- The problem -
Resume the appeal judgment on confession evidence, carrying it on from its last sentence.

[Begin Given text]

In such cases, and especially when the accused has not given evidence, I think it is incumbent on the trial judge (i) to impress upon the jury the necessity of testing the truthfulness of the admissions by an examination of the other facts and circumstances proceed and (ii) to call their attention, not necessarily to all the circumstances, but to those mainly relied upon by the defence as tending to cast doubt upon the truthfulness of the confession."


[17]. The need for the trial judge to alert the assessors to satisfy themselves as to the truthfulness of the extra-judicial confession or admission made by an accused was confirmed by this Court in Sani and Another –v- The State (unreported criminal appeal AAU 26 of 2004 delivered 18 March 2005). At paragraph 34 the Court said:


"Where the only evidence to link an accused person with the crime is a confession, the court should always look to see if there is any other evidence which confirms the account given in the confession. An apparent confession may not be true _ _ _."


[18]. In my opinion the directions given by the learned trial judge to the assessors in paragraphs 18 and 19 of the Summing Up support the conclusion that the learned judge has adequately performed his duty. I would refuse leave to appeal on this ground.


[19]. The fourth ground of appeal is concerned with the ruling of the learned trial judge on the voir dire. There are submissions by the Appellant on this ground of appeal that overlap and to some extent repeat issues that are connected to the previous ground.

[End Given text]
[Begin Dataset]

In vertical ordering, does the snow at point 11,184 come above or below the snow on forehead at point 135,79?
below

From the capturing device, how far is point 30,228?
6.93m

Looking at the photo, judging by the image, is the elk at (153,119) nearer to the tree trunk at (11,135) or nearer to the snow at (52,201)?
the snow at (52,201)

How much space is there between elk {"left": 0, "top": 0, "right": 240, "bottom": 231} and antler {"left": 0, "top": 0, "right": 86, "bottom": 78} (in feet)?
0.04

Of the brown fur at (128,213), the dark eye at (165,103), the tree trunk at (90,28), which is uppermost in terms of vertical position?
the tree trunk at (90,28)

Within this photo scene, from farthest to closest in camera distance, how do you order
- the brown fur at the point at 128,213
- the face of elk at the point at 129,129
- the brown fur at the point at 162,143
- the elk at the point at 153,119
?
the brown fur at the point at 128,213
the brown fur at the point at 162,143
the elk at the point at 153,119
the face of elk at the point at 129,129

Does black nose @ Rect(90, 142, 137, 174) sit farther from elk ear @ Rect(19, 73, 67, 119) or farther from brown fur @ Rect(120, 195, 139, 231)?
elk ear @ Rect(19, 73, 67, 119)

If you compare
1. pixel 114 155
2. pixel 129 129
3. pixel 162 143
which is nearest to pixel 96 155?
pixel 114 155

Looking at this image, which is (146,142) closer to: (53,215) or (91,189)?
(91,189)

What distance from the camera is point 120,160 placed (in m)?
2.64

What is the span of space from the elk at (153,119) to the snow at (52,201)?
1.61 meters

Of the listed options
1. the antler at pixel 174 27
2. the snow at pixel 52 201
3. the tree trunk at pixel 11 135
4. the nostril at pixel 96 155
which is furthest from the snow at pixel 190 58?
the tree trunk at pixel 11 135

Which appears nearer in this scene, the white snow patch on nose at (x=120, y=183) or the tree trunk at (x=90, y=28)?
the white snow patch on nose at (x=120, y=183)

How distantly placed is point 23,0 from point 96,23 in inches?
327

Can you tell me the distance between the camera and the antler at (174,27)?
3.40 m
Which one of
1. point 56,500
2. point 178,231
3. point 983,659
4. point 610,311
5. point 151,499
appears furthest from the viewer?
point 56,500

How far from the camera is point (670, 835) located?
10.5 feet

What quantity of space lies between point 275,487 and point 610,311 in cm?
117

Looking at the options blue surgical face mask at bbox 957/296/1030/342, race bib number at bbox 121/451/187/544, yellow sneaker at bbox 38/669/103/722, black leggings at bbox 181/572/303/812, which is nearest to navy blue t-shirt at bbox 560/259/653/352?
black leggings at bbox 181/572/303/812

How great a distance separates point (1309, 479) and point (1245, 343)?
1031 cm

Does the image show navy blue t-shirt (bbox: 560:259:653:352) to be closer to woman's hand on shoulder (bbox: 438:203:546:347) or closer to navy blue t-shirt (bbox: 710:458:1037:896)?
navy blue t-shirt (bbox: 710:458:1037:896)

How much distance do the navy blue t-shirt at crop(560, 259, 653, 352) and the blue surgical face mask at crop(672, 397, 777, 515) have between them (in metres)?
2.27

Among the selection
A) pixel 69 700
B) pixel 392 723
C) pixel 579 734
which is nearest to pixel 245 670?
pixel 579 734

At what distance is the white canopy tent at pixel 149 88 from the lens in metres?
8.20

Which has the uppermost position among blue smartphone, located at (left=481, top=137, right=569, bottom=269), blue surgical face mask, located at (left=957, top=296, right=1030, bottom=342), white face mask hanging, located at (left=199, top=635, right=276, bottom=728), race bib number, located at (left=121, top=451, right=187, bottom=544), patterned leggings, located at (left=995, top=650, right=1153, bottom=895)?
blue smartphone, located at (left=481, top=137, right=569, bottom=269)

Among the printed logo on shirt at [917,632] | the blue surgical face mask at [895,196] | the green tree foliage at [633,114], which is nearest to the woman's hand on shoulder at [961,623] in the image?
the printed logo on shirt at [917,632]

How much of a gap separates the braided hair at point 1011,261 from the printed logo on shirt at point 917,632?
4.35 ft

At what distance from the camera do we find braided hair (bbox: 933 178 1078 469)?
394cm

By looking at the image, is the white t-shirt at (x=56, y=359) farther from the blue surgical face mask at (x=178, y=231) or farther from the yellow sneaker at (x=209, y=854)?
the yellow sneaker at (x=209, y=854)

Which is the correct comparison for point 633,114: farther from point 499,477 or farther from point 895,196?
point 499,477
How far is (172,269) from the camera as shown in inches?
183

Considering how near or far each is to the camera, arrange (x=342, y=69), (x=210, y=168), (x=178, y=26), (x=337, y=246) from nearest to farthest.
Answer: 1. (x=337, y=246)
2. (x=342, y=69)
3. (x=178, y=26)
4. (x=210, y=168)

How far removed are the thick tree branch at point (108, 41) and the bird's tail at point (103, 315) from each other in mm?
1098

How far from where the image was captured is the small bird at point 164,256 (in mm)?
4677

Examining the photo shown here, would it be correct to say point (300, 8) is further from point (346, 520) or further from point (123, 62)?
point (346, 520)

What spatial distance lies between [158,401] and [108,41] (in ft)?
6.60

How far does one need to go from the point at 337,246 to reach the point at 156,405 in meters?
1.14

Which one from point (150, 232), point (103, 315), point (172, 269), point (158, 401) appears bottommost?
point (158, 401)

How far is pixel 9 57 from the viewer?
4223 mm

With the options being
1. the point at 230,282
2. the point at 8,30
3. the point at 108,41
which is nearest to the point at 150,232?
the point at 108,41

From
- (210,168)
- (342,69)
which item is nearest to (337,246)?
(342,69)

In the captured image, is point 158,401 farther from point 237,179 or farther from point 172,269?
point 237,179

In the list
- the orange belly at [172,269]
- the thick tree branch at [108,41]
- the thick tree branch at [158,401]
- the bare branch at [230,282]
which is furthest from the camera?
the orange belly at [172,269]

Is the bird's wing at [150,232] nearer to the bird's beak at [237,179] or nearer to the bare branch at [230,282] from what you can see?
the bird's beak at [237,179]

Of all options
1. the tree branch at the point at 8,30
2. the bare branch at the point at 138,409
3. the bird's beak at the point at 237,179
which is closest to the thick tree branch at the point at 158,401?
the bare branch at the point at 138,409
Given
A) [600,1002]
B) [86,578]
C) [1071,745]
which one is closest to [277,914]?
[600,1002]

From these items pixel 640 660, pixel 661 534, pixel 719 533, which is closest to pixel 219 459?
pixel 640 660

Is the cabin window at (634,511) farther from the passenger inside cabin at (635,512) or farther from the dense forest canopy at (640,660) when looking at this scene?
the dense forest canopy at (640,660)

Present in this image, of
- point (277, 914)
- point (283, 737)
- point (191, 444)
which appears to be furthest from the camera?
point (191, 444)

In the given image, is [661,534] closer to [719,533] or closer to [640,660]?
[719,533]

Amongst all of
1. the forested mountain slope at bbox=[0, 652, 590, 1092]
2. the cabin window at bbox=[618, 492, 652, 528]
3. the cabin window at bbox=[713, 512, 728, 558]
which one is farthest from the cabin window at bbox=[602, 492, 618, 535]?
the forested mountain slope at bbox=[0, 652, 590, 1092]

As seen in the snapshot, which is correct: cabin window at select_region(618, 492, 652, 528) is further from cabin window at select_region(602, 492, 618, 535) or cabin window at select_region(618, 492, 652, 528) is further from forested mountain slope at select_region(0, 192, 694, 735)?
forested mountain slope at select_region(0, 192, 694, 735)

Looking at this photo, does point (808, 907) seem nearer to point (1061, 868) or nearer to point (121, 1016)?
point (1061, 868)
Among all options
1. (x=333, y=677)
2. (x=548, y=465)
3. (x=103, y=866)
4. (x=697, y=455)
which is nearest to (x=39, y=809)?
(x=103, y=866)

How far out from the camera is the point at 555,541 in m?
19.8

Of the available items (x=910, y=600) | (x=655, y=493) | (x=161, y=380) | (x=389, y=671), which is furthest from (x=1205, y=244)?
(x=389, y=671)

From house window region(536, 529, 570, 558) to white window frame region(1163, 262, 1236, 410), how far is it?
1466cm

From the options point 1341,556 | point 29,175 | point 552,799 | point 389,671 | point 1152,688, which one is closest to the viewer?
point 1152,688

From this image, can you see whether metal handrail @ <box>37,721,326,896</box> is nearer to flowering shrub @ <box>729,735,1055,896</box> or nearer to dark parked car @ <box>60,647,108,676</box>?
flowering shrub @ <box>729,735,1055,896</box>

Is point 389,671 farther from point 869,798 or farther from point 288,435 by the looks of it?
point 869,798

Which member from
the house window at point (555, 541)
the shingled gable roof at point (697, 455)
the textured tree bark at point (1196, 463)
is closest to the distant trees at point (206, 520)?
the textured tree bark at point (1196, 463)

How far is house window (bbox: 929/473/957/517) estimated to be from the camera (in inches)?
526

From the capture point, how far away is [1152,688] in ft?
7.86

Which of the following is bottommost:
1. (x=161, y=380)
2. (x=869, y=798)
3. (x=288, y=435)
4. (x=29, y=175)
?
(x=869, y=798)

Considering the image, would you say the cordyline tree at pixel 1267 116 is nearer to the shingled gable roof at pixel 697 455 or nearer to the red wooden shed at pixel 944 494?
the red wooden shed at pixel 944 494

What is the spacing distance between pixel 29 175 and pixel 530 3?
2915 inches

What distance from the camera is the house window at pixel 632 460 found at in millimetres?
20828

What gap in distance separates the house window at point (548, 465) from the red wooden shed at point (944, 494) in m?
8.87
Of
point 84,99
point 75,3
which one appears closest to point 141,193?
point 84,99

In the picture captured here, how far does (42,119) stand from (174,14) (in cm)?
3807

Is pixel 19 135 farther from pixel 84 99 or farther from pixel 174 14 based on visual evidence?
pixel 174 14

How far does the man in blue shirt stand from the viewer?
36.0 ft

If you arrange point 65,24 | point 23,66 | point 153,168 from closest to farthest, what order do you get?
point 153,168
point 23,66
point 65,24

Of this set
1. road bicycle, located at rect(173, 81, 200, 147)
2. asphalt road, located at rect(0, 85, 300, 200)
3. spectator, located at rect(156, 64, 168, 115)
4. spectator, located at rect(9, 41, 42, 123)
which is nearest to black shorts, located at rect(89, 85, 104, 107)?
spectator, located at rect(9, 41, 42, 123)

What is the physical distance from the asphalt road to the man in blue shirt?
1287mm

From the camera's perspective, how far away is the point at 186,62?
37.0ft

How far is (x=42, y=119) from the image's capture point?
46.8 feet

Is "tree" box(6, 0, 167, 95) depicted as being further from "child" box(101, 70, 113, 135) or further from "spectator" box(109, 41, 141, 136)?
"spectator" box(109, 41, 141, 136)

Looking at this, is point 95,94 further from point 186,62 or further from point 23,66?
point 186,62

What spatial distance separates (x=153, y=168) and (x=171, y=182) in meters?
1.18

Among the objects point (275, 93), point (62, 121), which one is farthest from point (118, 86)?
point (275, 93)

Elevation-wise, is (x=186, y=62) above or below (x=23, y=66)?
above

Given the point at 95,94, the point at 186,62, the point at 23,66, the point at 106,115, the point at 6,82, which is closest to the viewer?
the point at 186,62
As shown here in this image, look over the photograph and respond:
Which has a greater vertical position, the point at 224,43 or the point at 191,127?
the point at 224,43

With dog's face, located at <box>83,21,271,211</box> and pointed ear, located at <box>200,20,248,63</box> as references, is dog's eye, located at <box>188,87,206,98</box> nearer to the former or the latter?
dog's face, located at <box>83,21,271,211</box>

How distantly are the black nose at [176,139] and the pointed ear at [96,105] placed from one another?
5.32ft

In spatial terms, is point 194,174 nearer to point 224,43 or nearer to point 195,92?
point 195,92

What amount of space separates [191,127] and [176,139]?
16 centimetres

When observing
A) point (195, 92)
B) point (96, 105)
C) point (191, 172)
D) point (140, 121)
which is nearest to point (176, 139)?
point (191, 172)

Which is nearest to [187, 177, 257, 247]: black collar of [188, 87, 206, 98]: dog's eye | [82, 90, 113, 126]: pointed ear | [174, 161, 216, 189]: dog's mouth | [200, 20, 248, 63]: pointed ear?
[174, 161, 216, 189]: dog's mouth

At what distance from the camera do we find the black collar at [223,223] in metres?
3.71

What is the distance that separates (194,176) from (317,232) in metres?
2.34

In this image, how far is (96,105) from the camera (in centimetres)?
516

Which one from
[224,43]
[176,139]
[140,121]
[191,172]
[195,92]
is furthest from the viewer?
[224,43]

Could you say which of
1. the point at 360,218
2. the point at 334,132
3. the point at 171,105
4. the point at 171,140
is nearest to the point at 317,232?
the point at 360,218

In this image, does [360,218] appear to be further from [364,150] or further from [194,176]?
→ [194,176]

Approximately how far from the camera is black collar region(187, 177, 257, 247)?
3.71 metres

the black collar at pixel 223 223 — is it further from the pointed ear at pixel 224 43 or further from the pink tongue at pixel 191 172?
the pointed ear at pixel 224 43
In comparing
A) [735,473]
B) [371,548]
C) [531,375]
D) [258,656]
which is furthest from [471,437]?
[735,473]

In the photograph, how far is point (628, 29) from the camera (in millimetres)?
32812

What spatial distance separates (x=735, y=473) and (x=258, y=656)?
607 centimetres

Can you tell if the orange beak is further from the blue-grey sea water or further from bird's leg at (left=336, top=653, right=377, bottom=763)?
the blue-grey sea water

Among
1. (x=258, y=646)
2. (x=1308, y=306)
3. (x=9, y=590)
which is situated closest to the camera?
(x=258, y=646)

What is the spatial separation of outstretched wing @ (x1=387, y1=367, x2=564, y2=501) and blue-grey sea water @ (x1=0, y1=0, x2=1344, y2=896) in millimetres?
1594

[End Dataset]

- Result for this exercise -
[20] As for admitting the confession into evidence, the learned judge conducted a voir dire at the commencement of the proceedings. The State called witnesses to establish that the confession was voluntary. Although the witnesses were cross-examined by Counsel for the Appellant and accusations put to those witnesses, the Appellant did not give evidence during the voir dire. The Appellant did not call any evidence during the voir dire. The only evidence before the learned judge and the only evidence upon which he could rely to determine whether the confession was voluntary was that called by the State.


[21]. In his Summing Up the learned judge commented on the evidence given by the Appellant during the trial and properly indicated that it was for the assessors to consider all the evidence, including the confession and the answers given by the Appellant. There was nothing unfair in the directions given by the learned judge and I would refuse leave on this ground.


[22]. In respect of ground 5, there was only one defence relied upon by the Appellant at the trial. That defence was concerned with the truthfulness of the confession. The trial judge adequately directed the assessors. The directions were fair and proper. I would refuse leave on this ground.


[23]. So far as sentence is concerned, the State concedes that there is one arguable point in respect of the ground concerning time spent on remand. The issue arises under section 24 of the Sentencing and Penalties Decree 2009. Although there appears to be a difference of opinion as to the amount of time spent on remand (10 months or 5 months) I accept that there is an arguable point and leave to appeal sentence is granted on this ground only.


[24]. In conclusion leave to appeal against convicted is refused and leave to appeal sentence is granted in respect of one ground only.


...........................................................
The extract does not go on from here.